Royal Dutch Shell has announced that it intends to produce 2 million tonnes of sustainable aviation fuel (SAF) by 2025, the largest and most aggressive target among the oil majors to date.

“This is a number that is ten times the amount of SAF produced annually today in the entire world, so it is clearly a step up,” Anna Mascolo, president, global aviation at Shell, told FlightGlobal. In 2020, the amount of SAF produced was some 190,000 tonnes, representing just 0.1% of global aviation jet fuel demand.

Shell Rotterdam plant

Source: Shell Aviation

“This will make us a global leader in SAF production,” says Mascolo. Shell believes that SAF has a key role to play in decarbonising air travel. Compared with conventional jet fuel derived from fossil fuels, when used neat SAF has the potential to cut life-cycle emissions from aviation by up to 80%. It can be used immediately as a drop-in fuel, blended with conventional jet fuel, without the need for a fundamental change in infrastructure or aircraft design.

Shell says that it is the first of the oil giants – or Integrated Oil Companies – to announce a SAF production target. In addition to the 2025 target, it also aims to have at least 10% of its global aviation fuel sales as SAF by 2030.

The company cannot today specify exactly where the 2 million tonnes will come from, but Mascolo says Shell is “confident we can deliver on the ambition”.

She says the company is “ready with our asset transformation plan”, which see refineries that make oil-based fuels being converting to produce sustainable fuels. For example, on 16 September, Shell announced it is building an 820,000 tonnes-a-year biofuels plant in Rotterdam, producing SAF and renewable diesel made from waste.

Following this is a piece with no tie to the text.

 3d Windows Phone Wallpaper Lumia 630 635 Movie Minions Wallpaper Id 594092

As part of its Powering Progress strategy, Shell says it will transform its refineries (it had 14 in October 2020) into five energy and chemicals parks. Shell aims to reduce the production of traditional fuels by 55% by 2030 and provide more low-carbon fuels such as biofuels for road transport and aviation, and hydrogen. The Energy and Chemicals Park Rotterdam is the second park to be announced, following the launch in July of the Energy and Chemicals Park Rheinland, in Germany.

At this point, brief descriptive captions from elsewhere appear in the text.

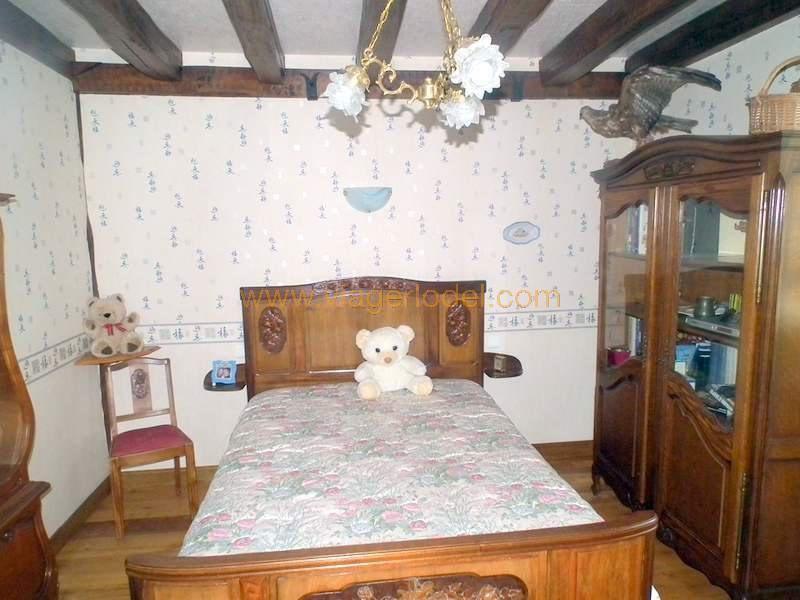 Lijfrente  huis Crechy 99000€ - Foto 15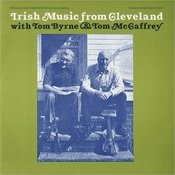 Irish Music From Cleveland Songs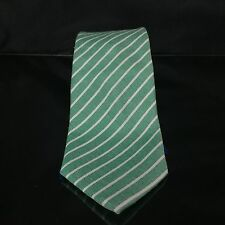 Something Strong Stripped Tie - Green  White Lucky St. Patrick's Day NWT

The Rotterdam biofuels facility is expected to start production in 2024. It will produce low-carbon fuels such as renewable diesel from waste in the form of used cooking oil, waste animal fat and other industrial and agricultural residual products, using advanced technology developed by Shell.

The company says SAF could make up over half of the output of the Rotterdam plant, depending on customer demand. Shell has several other announced SAF production ventures and more in the pipeline. 

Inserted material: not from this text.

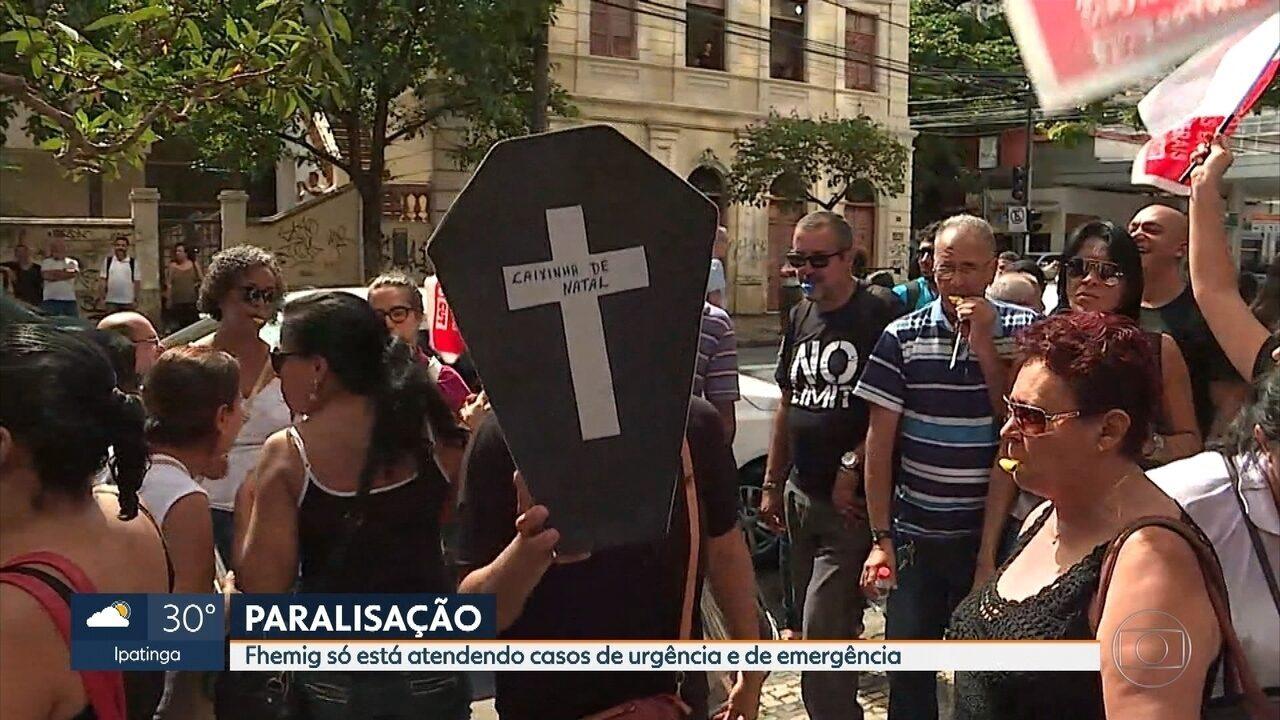 Servidores estaduais protestam em vias do centro de Belo Horizonte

Shell will seek to boost SAF production even more if the industry’s adoption of SAF speeds up. “If customers are going to step up, I am sure we can find a way to accelerate,” says Mascolo.

This view chimes with that voiced in Decarbonising Aviation: Cleared for Take-off, a joint report by Shell and Deloitte, that says that the current global industry targets are not ambitious enough, and that the aviation sector should aim to achieve net-zero emissions by 2050. “More ambitious efforts are required, and investments must start sooner if SAF is to be adopted at scale within 15 years,” states the report.

Mascolo says that Shell’s SAF production target is separate to the SAF that it buys from others. It already sources SAF from suppliers such as World Energy and Red Rocks, and it is “absolutely” looking for more SAF offtakes from third parties. “Our role is quite critical because we have access to airports, infrastructure and customers. Our role is to bring both sides together,” she says.